# START OF Quoted text

President Barack Obama participates in Hour of Code at the White House on December 8, 2014 with middle school students from Newark, New Jersey’s South Seventeenth Street School, Code.org co-founder Hadi Partovi and CTO of the U.S., Megan Smith.
Courtesy of Code.org
By Michal Lev-Ram
December 12, 2014

If you happened to stop by an Apple store Thursday evening, you probably saw clusters of kids hunched over iPads. It’s not an usual sight at Apple’s 447 retail locations, but this time around they weren’t just playing with apps—they were creating their own.

The hour-long, free tutorials offered at Apple

stores around the world were part of this week’s “Hour of Code,” a nationwide campaign to get more young people—especially girls and minorities that are underrepresented in STEM education—interested in computer science.

The campaign kicked off last year, and is the brainchild of a non-profit called Code.org. Through the founders’ connections (co-founder Hadi Partovi is an entrepreneur and early investor in the likes of Facebook (FB), Dropbox and Zappos) the organization has managed to attract corporate partners like Apple and Google (Goog), both of which hosted tutorials this week. It has also gotten celebrities like Jessica Alba and Ashton Kutcher to participate in video chats with classrooms across the country. Even President Barack Obama was roped in, kicking off the week at the White House, where he wrote a line of code himself.

“Part of what we’re realizing is that we’re starting too late when it comes to making sure that our young people are familiar with not just how to play a video game, but how to create a video game,” President Obama said at the event.

The dearth of women in computer science is nothing new. But here’s a quick refresher: According to the National Center for Women in Information Technology, although women hold 57% of all professional occupations in the U.S. workforce, they only hold 26% of computing occupations. At the same time, computing-related jobs are expected to be the fifth-fastest growing segment of the professional workforce through 2022. What’s more, computing has the second-highest median annual wage of all job categories.

Getting more girls to code isn’t as simple as slapping a pink background onto an app. It may not sound politically correct, but it turns out many female students want to build different kinds of apps than boys do.

“We recognized that shooting robots aren’t always the most appealing thing for girls,” says Jocelyn Leavitt, co-founder and CEO of Hopscotch, an app that teaches kids to code (Leavitt spoke at the “Hour of Code” event at Apple’s store in SoHo). “Hopscotch tries to be appealing to girls as well as boys. It’s totally open-ended, they can make whatever they want, so you’ll also see fashion show games.”

# END OF Quoted text
# START OF Stored rows

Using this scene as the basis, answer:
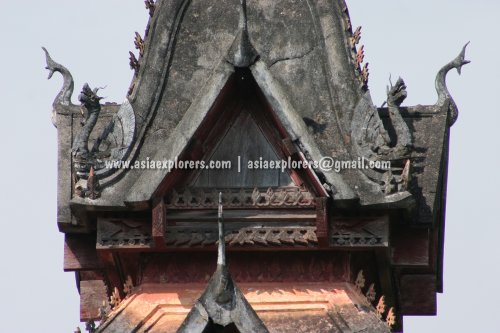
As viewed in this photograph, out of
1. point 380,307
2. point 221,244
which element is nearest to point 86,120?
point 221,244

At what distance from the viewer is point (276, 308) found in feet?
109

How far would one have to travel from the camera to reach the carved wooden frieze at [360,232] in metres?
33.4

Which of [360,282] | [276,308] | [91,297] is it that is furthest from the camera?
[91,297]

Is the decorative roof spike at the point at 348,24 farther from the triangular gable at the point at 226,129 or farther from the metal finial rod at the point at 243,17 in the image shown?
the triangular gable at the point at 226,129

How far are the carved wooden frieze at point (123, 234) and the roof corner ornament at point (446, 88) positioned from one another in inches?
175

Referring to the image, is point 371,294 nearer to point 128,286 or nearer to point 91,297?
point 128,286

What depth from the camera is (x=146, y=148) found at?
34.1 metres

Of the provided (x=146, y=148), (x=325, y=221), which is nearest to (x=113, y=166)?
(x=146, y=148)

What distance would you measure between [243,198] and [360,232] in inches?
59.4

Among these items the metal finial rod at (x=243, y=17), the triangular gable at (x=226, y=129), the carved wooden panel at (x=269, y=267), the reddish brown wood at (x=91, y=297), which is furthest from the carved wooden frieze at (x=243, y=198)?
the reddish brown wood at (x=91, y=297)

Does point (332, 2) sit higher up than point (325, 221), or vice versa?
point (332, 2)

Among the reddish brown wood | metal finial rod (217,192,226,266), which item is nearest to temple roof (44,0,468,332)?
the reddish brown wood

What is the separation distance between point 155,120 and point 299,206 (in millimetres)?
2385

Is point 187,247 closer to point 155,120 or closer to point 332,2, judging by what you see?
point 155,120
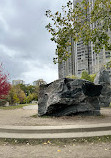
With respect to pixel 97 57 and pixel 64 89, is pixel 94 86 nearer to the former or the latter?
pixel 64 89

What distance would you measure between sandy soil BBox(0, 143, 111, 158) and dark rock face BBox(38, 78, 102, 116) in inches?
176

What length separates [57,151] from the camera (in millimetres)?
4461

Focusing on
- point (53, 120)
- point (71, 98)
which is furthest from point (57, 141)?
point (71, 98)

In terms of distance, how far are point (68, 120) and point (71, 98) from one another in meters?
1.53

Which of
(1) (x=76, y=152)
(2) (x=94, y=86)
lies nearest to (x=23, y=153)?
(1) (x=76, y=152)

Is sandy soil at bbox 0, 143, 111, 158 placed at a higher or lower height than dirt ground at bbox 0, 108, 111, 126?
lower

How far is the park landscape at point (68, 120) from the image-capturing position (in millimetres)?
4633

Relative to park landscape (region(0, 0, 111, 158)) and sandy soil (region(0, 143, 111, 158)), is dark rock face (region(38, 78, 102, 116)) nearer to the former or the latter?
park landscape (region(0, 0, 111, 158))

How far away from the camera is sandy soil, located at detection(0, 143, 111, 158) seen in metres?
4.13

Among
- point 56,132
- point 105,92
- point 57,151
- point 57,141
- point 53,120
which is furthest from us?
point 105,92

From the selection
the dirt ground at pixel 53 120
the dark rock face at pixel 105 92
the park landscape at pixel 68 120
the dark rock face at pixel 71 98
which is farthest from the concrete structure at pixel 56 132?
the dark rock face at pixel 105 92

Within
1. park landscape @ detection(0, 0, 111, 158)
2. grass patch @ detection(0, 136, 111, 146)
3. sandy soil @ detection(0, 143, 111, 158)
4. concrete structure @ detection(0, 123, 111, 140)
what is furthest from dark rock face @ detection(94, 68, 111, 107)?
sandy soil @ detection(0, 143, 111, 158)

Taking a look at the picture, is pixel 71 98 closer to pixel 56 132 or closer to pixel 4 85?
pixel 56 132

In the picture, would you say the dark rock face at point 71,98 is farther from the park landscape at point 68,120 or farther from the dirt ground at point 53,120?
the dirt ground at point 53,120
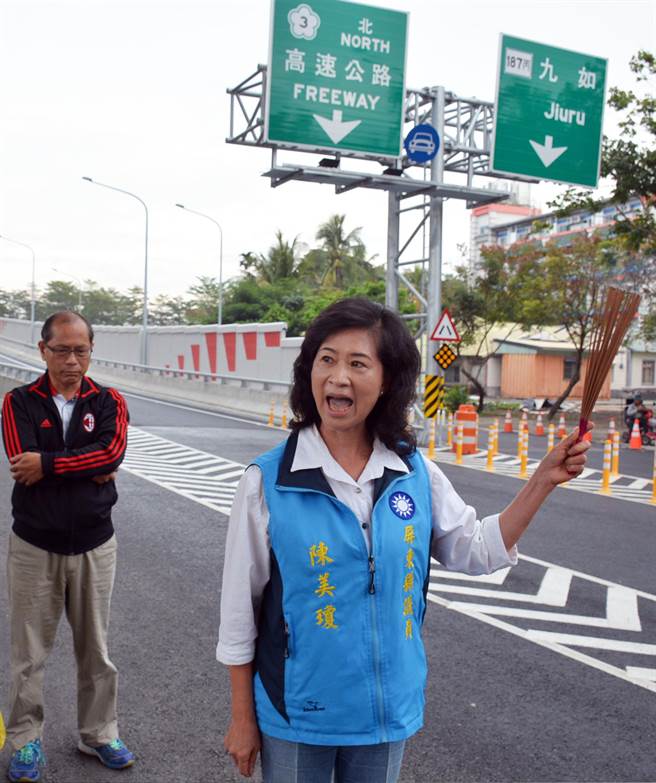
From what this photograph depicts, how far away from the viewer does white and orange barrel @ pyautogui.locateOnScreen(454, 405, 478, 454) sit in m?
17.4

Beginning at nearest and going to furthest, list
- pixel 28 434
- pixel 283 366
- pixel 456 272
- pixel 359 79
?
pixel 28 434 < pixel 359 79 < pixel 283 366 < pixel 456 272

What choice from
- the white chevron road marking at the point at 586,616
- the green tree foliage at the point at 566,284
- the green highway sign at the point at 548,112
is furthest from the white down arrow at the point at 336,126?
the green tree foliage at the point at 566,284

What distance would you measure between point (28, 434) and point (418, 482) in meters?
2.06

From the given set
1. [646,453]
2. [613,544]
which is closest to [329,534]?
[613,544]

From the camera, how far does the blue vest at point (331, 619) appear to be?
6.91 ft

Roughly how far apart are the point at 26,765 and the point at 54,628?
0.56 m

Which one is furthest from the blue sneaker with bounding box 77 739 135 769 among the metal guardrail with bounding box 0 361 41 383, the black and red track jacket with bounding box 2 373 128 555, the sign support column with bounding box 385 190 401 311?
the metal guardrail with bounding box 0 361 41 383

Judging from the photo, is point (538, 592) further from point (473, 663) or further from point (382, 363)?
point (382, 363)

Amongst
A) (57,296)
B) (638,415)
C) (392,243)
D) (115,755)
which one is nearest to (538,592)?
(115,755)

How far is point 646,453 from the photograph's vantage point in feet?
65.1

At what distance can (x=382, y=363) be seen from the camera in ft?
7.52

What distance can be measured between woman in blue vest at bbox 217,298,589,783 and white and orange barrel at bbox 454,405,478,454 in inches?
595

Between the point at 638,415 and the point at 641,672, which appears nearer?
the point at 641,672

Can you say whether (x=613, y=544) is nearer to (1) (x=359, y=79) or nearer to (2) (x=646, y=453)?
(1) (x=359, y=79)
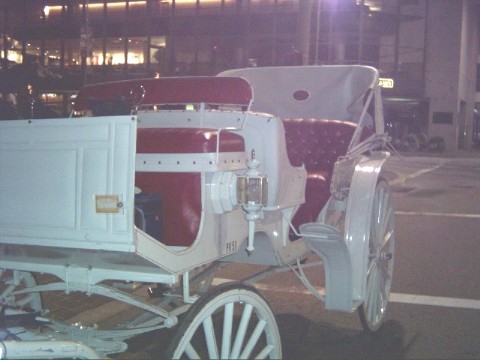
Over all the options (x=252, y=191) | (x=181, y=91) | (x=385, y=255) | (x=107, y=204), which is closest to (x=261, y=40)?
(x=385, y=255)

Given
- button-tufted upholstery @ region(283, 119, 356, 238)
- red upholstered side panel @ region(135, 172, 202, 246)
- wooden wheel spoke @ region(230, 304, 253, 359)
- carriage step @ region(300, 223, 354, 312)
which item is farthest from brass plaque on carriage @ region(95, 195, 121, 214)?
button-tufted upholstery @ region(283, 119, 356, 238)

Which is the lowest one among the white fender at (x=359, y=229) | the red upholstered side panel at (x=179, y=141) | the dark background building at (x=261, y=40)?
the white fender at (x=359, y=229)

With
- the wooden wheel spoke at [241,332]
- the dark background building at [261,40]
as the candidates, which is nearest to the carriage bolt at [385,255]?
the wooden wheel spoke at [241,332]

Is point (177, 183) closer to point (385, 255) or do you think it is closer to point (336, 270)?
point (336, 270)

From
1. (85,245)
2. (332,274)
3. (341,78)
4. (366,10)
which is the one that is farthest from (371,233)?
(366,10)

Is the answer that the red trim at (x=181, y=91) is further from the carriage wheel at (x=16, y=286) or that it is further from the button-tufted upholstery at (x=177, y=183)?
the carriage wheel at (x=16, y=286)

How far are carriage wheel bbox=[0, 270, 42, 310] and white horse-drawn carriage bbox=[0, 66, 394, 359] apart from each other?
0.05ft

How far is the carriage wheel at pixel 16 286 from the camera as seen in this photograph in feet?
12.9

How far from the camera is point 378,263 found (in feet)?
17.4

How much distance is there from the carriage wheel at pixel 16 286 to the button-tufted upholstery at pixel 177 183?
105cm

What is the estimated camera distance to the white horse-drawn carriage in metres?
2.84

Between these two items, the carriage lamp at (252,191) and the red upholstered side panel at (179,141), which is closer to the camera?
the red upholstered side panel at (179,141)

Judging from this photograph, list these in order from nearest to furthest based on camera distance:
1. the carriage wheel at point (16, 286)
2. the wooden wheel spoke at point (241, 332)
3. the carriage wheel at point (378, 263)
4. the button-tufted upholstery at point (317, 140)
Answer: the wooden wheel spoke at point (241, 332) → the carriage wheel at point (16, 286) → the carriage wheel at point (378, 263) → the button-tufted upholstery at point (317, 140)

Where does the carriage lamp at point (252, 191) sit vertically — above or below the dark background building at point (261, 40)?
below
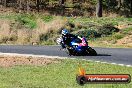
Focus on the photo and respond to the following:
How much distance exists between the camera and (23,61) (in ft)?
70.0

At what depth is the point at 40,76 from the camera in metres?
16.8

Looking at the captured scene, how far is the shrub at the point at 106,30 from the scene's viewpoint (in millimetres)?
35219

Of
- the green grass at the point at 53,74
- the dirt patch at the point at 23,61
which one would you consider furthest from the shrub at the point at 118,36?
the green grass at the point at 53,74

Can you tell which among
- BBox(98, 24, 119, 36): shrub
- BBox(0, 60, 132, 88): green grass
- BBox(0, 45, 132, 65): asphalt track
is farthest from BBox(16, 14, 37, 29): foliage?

# END OF Stored rows

According to the Hour of Code article, what share of computing occupations in the U.S. do women hold? The rows are separate material and have no connection to the Hour of Code article.

26%